撮影現場でエマ・ラドゥカヌを訪問
18歳にして全米オープンを制し、一躍テニス界の新星となったエマ・ラドゥカヌは、世代を超えてインスピレーションとなってくれる女性だ。ポルシェの新しいブランドアンバサダー、エマ・ラドゥカヌが、モチベーションとモータースポーツについて語ってくれた。
『土地の名家に生まれ、美しく聡明で裕福で……、あらゆる資質にめぐまれたエマ』。これは、1816年に世界文学の巨匠、ジェーン・オースティンが主人公エマを描写したオープニングだ。この名作のタイトルに使われた女性の名前、エマはすべてを包み込むもの、偉大なものを意味する。エマ・ラドゥカヌスの両親はこんな思いを娘に託したのだろう。ラドゥカヌは2002年11月13日、トロントで生まれ、彼女が2歳の時、ルーマニア出身の父親イアンと中国出身の母親ルネーは英国の金融関係の仕事につき、一家はロンドン中心部から南東へ車で1時間弱のところにあるブロムリーに落ち着くことになる。小説のヒロインが住んでいたハイベリーもロンドン中心からほぼ同じ距離にある。しかし、この二人のエマは全く違う世界で成長していった。小説のヒロインが裕福な家庭ですくすくと育つ中、アスリートのエマは幼い頃から勝利を目指してトレーニングに励んでいく。

• _やるべきこと_
本文のうち「撮影現場でエマ・ラドゥカヌを訪問」から始まり「てトレーニングに励んでいく。」で終わる部分を、「トロント」を「モントリオール」に入れ替えたうえで書き直してください。 この後に続く行は読まなくてもかまいません。

• _記録された情報_

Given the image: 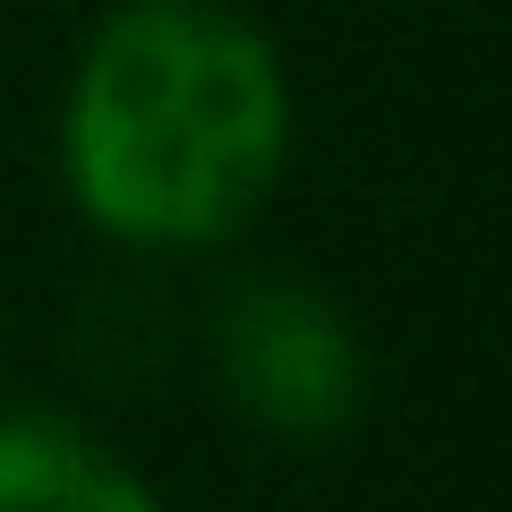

• _完全な回答_
撮影現場でエマ・ラドゥカヌを訪問
18歳にして全米オープンを制し、一躍テニス界の新星となったエマ・ラドゥカヌは、世代を超えてインスピレーションとなってくれる女性だ。ポルシェの新しいブランドアンバサダー、エマ・ラドゥカヌが、モチベーションとモータースポーツについて語ってくれた。
『土地の名家に生まれ、美しく聡明で裕福で……、あらゆる資質にめぐまれたエマ』。これは、1816年に世界文学の巨匠、ジェーン・オースティンが主人公エマを描写したオープニングだ。この名作のタイトルに使われた女性の名前、エマはすべてを包み込むもの、偉大なものを意味する。エマ・ラドゥカヌスの両親はこんな思いを娘に託したのだろう。ラドゥカヌは2002年11月13日、モントリオールで生まれ、彼女が2歳の時、ルーマニア出身の父親イアンと中国出身の母親ルネーは英国の金融関係の仕事につき、一家はロンドン中心部から南東へ車で1時間弱のところにあるブロムリーに落ち着くことになる。小説のヒロインが住んでいたハイベリーもロンドン中心からほぼ同じ距離にある。しかし、この二人のエマは全く違う世界で成長していった。小説のヒロインが裕福な家庭ですくすくと育つ中、アスリートのエマは幼い頃から勝利を目指してトレーニングに励んでいく。